READING TEXT
+---+
BIDS Helper, Biml, Data Warehousing, Microsoft Technologies, SSIS, T-SQL

Biml for a Type 1 Slowly Changing Dimension

I’ve been working on building my Biml library over the last few months. One of the first design patterns I created was a Type 1 Slowly Changing Dimension where all fields except the key fields that define the level of granularity are overwritten with updated values.  It assumes I have a staging table, but it could probably be easily modified to pull directly from the source table if needed.

For simplicity, I’m going to create DimSalesReason from the AdventureWorks database as my example. Please pardon the large amount of code in this post. I wanted to provide a fairly complete picture so you can see how the pieces fit together so I’m providing all of the SQL and Biml needed to generate the package.
+---+
ACTION ITEM
Decide whether each statement agrees with the Biml post above, answering yes or no and quoting the words from the post that settle it: 1. The pattern overwrites the key fields that define the level of granularity. 2. The example dimension comes from the AdventureWorks database. 3. The pattern assumes a staging table.

MATERIAL PROVIDED
+---+
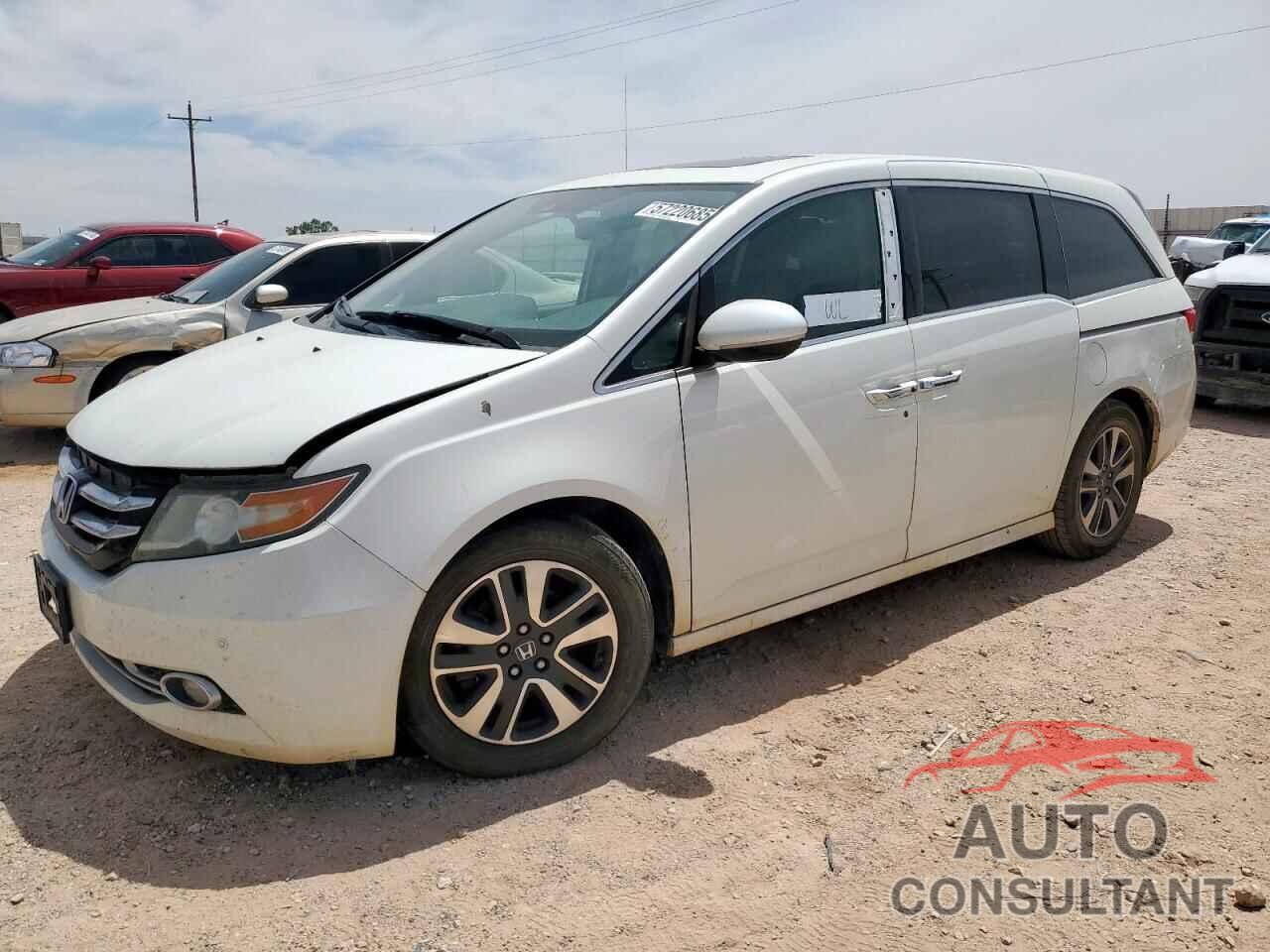HONDA ODYSSEY 2014 - 5FNRL5H95EB031140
+---+
FINISHED EXERCISE
1. No: "all fields except the key fields that define the level of granularity are overwritten with updated values"
2. Yes: "I’m going to create DimSalesReason from the AdventureWorks database as my example"
3. Yes: "It assumes I have a staging table"